No texto sobre o ensino escolar, o que passou a incomodar Melina Aparecida Custodio em sala de aula?

======== Bloco de texto

Não há, certamente, ninguém, com mínimo espírito crítico, que a
partir de certo momento da vida escolar não se tenha perguntado: “Para
que estou aprendendo isso? O que isso tem a ver comigo?” As novas
tecnologias e seus apelos cada vez maiores tornam esses questionamentos
recorrentes, agravados hoje pela inquietação e impaciência dos jovens.
Talvez, associem a escola a uma diligência que perdeu os cavalos e segue
por áridos descaminhos impulsionada pela inércia, carregando giz e
quadro negro.
Depois de licenciada em Letras, Melina Aparecida Custodio foi à sala
de aula dedicando-se ao ensino de gramática e produção de textos em
várias escolas privadas que adotam sistemas de ensino. Passou a
incomodá-la a postura de espectador dos alunos que simplesmente recebiam
o conhecimento, o registravam e não sabiam o que fazer com ele. A vaga
promessa de que no futuro serviria para alguma coisa, que cairia no
vestibular, soava distante.

================
======== Registros fornecidos

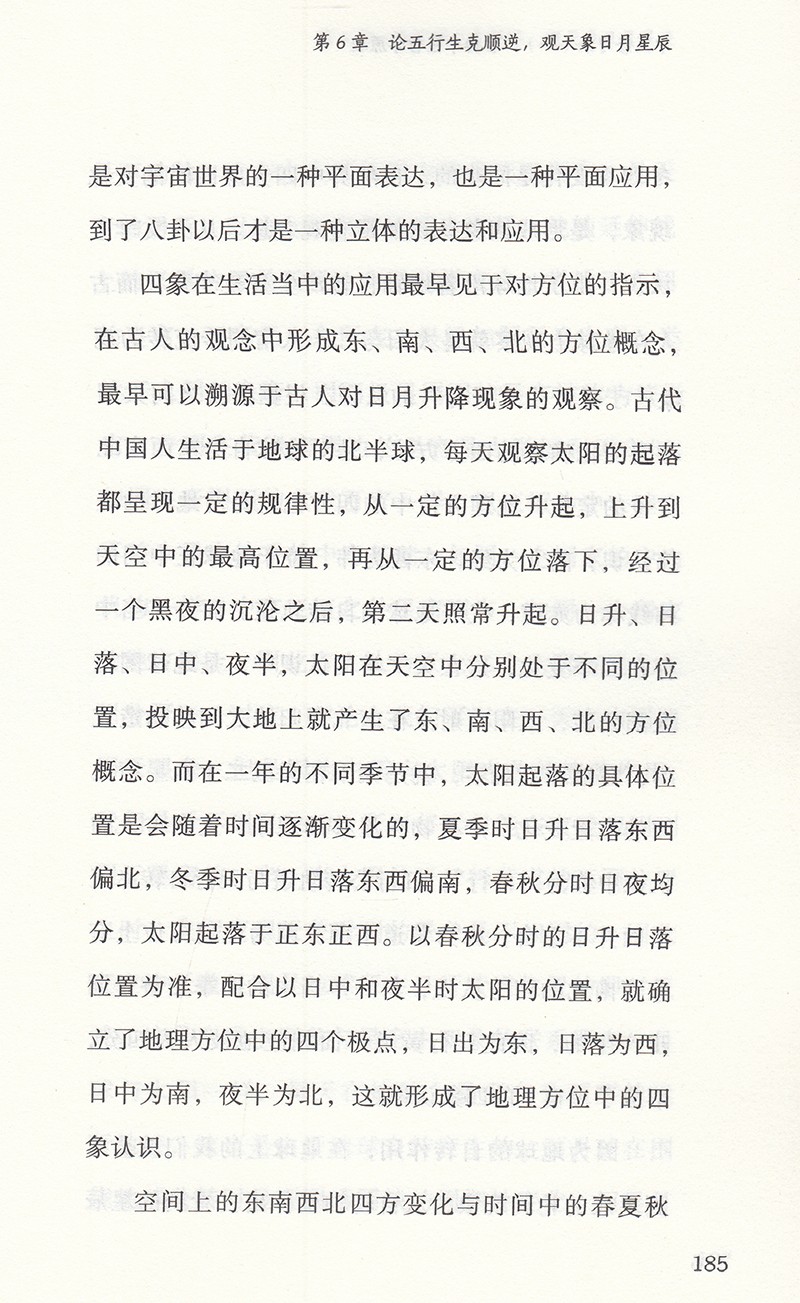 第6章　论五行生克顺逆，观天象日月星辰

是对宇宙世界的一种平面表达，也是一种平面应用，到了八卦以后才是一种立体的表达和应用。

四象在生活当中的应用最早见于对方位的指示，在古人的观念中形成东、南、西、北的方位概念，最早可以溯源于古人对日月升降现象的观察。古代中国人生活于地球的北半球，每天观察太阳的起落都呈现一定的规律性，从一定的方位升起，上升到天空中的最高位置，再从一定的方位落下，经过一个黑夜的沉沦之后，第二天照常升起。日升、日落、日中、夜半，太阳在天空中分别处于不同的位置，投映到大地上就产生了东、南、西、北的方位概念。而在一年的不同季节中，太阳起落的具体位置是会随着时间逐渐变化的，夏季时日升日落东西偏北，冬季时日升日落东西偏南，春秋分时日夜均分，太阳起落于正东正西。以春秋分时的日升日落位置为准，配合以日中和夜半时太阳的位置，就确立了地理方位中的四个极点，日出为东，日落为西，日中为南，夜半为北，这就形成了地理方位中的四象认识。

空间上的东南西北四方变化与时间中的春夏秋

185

================
======== Registros fornecidos

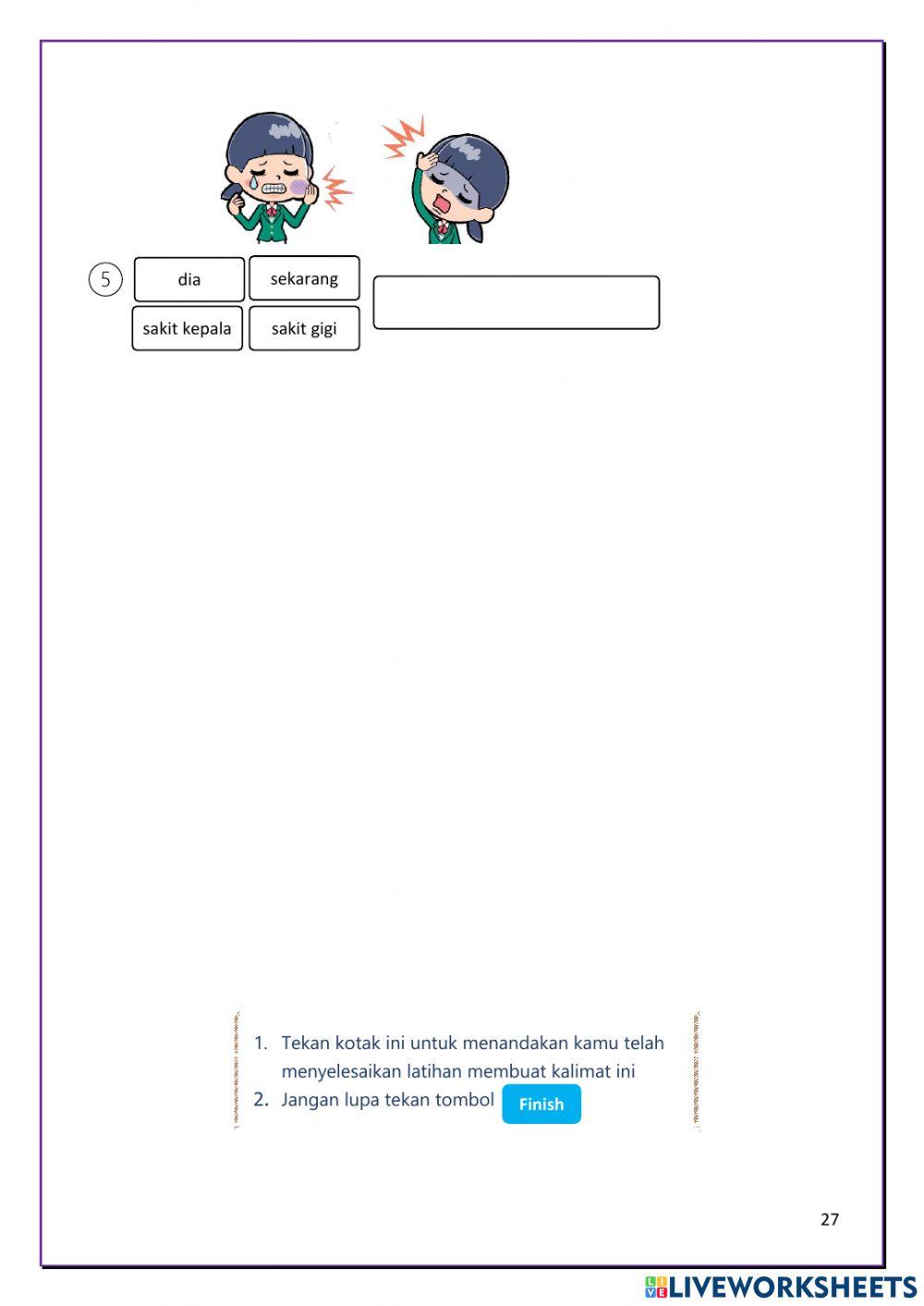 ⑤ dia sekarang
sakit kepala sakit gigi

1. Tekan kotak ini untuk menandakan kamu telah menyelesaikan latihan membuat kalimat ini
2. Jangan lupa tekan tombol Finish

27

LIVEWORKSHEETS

================

Exercício resolvido: A postura de espectador dos alunos, que simplesmente recebiam o conhecimento, o registravam e não sabiam o que fazer com ele.